Now AFAICT the only thing that makes new_cpu != prev_cpu in
select_task_rq_fair() is the WAKE_AFFINE stuff, and the likelihood of that
happening increases when WF_SYNC (which the Android binder uses, at least
on a mainline tree). I had severely underestimated how often that thing
picks this_cpu.

> ops/sec 154535(+/-0.13%) 181754(+/- 0.29) +17%
>
> Fixes: b7a331615d25 ("sched/fair: Add asymmetric CPU capacity wakeup scan")
> Signed-off-by: Vincent Guittot <vincent.guittot@xxxxxxxxxx>
> ---
> kernel/sched/fair.c | 17 +++++++++++++++--
> 1 file changed, 15 insertions(+), 2 deletions(-)
>
> diff --git a/kernel/sched/fair.c b/kernel/sched/fair.c
> index aa4c6227cd6d..f39638fe6b94 100644
> --- a/kernel/sched/fair.c
> +++ b/kernel/sched/fair.c
> @@ -6170,7 +6170,7 @@ static int select_idle_cpu(struct task_struct *p, struct sched_domain *sd, int t
> * maximize capacity.
> */
> static int
> -select_idle_capacity(struct task_struct *p, struct sched_domain *sd, int target)
> +select_idle_capacity(struct task_struct *p, struct sched_domain *sd, int prev, int target)
> {
> unsigned long best_cap = 0;
> int cpu, best_cpu = -1;
> @@ -6178,9 +6178,22 @@ select_idle_capacity(struct task_struct *p, struct sched_domain *sd, int target)
>
> sync_entity_load_avg(&p->se);
>
> + if ((available_idle_cpu(target) || sched_idle_cpu(target)) &&
> + task_fits_capacity(p, capacity_of(target)))
> + return target;
> +

I think we still need to check for CPU affinity here.

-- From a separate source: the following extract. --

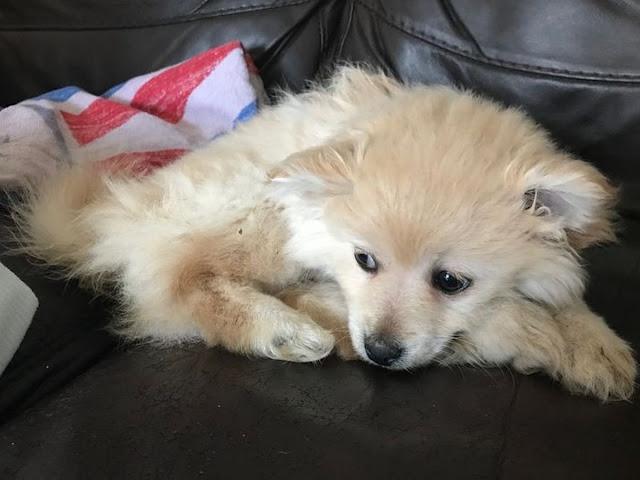 The nine-week-old Pomeranian had two broken legs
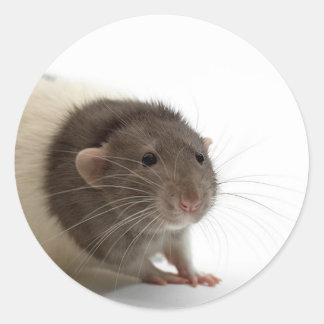 Cute Rat Close-Up Sticker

> cpus = this_cpu_cpumask_var_ptr(select_idle_mask);
> cpumask_and(cpus, sched_domain_span(sd), p->cpus_ptr);
>
> + /*
> + * If the previous CPU belongs to this asymmetric domain and is idle,
> + * check it 1st as it's the best candidate.
> + */
> + if (prev != target && cpumask_test_cpu(prev, cpus) &&
> + (available_idle_cpu(prev) || sched_idle_cpu(prev)) &&
> + task_fits_capacity(p, capacity_of(prev)))
> + return prev;
> +
> for_each_cpu_wrap(cpu, cpus, target) {

So we prioritize target over prev, like the rest of the
select_idle_sibling() family. Here however we apply the same acceptability
function to target, prev and the loop body, so perhaps we could simplify
this to:

if (accept(target))
return target;

...

for_each_cpu_wrap(cpu, cpus, prev) {
...
}

That way we evaluate target twice only if it isn't a direct candidate
(but might be a fallback one).

> unsigned long cpu_cap = capacity_of(cpu);
>
> @@ -6223,7 +6236,7 @@ static int select_idle_sibling(struct task_struct *p, int prev, int target)
> if (!sd)
> goto symmetric;
>
> - i = select_idle_capacity(p, sd, target);
> + i = select_idle_capacity(p, sd, prev, target);
> return ((unsigned)i < nr_cpumask_bits) ? i : target;
> }